Field Course in Kinesiology and Health Studies; 2023-2024 topic: Food as Fuel, Justice, and Revolution
Applicant: Courtney Szto, School of Kinesiology and Health Studies
KNPE 338 seeks to explore the power of food by critically engaging students around issues of health, food justice, intersectionality, anti-colonialism, and global issues through the mediums of food, gardening, farming, and cooking. Food and beverages will serve as cultural texts for exploration because their ubiquity and universality also demonstrate interconnected histories and futures. The first half of the course will take place in the community and the second half will be based out of Loving Spoonful’s kitchen facility in Kingston. Thus, students will get to see where their food comes from, learn how to prepare food, and understand how certain dishes and ingredients are situated within broader histories of colonialism, resistance, and identity.
In Health and Sickness: How Pandemics Shaped the History of the World
Applicant: Arditi Sen, Department of History
This course will bring together global historical analyses on pandemics, community engagement in the Kingston area, and experiential learning opportunities in local museums and archives, to weave an innovative and insightful understanding of the role the pandemics have played in shaping contemporary society and our understanding of Social Determinants of Health.

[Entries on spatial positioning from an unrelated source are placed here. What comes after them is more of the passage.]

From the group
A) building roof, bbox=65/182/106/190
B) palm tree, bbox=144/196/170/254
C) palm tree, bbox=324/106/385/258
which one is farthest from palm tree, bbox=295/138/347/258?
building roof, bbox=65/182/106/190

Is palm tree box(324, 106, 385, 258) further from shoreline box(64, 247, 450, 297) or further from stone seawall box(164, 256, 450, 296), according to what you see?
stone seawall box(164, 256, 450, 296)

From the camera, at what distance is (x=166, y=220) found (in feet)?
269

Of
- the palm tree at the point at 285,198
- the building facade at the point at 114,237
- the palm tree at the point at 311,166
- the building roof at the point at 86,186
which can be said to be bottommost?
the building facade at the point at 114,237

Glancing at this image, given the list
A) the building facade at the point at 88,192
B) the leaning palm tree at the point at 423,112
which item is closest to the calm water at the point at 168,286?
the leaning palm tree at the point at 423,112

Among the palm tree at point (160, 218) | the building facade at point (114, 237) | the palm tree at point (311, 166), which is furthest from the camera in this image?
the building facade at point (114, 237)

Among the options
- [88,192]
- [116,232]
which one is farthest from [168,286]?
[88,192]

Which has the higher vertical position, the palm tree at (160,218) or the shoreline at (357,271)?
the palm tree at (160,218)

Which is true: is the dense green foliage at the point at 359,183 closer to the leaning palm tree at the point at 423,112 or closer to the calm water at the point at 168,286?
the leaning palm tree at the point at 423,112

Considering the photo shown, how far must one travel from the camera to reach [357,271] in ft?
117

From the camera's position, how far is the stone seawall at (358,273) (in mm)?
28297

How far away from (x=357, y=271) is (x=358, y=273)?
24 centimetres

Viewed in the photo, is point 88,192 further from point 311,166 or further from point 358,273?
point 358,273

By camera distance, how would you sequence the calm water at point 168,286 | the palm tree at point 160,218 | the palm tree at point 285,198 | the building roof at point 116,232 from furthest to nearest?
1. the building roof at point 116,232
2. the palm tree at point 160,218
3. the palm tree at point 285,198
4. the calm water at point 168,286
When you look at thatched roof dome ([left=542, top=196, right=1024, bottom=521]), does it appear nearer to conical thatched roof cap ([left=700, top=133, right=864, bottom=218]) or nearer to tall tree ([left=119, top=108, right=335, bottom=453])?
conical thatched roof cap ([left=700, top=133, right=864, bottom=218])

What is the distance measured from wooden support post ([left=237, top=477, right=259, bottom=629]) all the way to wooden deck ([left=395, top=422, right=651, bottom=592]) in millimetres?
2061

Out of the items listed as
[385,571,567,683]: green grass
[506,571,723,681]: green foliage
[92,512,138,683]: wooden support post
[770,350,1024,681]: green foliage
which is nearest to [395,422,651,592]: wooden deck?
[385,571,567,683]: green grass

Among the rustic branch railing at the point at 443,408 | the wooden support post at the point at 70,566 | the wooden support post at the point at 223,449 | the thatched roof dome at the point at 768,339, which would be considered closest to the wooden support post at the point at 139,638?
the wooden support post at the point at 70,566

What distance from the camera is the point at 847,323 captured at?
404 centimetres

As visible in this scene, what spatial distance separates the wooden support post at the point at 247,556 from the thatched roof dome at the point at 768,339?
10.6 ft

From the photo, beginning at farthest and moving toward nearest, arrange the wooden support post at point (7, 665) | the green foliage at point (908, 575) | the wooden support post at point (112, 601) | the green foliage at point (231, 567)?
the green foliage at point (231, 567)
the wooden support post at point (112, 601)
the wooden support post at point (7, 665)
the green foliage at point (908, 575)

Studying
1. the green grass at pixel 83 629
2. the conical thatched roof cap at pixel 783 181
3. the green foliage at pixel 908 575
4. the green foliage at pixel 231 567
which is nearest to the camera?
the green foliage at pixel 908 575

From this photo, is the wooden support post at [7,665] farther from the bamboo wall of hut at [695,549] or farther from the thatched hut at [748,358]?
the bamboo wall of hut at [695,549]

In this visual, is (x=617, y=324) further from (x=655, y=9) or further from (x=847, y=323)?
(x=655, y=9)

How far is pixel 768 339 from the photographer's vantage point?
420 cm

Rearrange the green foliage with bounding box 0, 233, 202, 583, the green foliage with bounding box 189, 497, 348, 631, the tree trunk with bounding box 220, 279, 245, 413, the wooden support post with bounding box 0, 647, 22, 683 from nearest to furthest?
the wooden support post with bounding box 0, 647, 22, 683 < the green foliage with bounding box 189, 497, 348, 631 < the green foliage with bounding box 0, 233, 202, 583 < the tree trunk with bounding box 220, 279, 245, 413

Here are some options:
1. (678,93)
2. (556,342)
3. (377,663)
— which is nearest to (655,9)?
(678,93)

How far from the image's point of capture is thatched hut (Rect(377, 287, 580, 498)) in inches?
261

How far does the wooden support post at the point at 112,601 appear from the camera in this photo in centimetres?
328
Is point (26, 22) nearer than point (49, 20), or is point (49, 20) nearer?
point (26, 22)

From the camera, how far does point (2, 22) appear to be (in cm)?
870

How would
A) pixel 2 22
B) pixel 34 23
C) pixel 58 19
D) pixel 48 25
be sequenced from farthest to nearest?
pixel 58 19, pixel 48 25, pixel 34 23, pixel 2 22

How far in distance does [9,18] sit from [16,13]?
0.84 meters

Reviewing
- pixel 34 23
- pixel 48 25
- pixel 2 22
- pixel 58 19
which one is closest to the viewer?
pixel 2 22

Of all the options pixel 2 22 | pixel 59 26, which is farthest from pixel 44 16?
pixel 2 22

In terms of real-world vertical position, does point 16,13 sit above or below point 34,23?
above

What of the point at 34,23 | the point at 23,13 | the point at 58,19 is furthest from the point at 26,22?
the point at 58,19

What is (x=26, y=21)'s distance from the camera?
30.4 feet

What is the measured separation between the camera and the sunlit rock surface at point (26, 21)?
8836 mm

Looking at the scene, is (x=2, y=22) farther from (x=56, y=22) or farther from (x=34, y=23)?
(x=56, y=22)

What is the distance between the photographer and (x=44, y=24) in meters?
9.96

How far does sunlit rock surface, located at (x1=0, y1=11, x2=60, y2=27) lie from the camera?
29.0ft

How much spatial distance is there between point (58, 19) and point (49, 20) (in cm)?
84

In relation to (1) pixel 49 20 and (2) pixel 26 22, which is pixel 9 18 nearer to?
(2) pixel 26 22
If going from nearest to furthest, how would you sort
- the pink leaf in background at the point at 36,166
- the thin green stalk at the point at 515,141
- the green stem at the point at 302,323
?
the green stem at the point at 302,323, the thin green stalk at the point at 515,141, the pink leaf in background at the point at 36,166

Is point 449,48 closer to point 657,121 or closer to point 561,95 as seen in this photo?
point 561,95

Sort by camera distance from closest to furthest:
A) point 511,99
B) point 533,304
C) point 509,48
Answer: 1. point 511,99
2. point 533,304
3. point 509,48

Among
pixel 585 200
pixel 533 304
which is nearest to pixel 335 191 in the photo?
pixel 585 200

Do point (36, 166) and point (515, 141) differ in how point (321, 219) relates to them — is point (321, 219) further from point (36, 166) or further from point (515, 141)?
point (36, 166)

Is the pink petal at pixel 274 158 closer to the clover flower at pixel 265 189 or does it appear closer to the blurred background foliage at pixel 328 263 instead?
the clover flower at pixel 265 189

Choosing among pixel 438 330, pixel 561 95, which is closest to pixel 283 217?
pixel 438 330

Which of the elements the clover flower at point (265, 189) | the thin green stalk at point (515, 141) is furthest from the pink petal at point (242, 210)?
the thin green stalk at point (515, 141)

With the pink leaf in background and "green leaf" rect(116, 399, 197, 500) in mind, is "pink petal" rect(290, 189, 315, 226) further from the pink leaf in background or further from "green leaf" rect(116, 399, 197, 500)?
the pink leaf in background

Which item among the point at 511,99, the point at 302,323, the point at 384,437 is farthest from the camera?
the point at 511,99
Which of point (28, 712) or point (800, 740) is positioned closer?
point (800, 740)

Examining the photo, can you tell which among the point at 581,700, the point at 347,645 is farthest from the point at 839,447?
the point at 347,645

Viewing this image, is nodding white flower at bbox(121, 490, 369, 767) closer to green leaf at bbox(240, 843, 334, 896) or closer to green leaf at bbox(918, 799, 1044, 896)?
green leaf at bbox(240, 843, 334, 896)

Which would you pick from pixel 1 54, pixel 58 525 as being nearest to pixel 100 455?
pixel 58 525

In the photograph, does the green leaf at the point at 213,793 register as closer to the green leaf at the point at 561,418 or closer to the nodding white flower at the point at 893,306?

Drawing from the local history of long-term global processes shaped by past pandemics including the Black Death, smallpox, cholera, typhoid, malaria, polio, the Spanish flu, tuberculosis, and syphilis, students will learn about: the history of the evolution of hospitals, sanitation movements, the rise of patent medicines and the opiates industry, the growth of tropical medicine, legal apparatuses on controlling poverty, attempts to solve childhood mortality, the story of politicizing nutrition, and the nuances of governmental control over bodies.
Indigenous Law in Context
Applicant: Lindsay Borrows, Faculty of Law
LAW 398 will take place over four immersive days, from Sept. 7-10, 2023, in partnership with the Chippewas of Nawash First Nation whose reserve is located along the shores of Georgian Bay. Students will travel together via charter bus across Anishinaabe and Haudenosaunee territories from Kingston to Neyaashiinigmiing, ON, and be introduced to Anishinaabe legal principles, pedagogies, processes, obligations, rights, and ethics. Students will learn from community-based scholars whose voices are so rarely heard within the academy, and the land itself as it is an Anishinaabe “casebook” full of legal precedent for how we might make decisions, resolve disputes, create community safety, and pattern our lives together as Indigenous and non-Indigenous people. Students will begin to learn how to read this living casebook and learn how to harmonize and productively identify tensions between Indigenous laws and the current core law school curriculum in this intensive community-based course.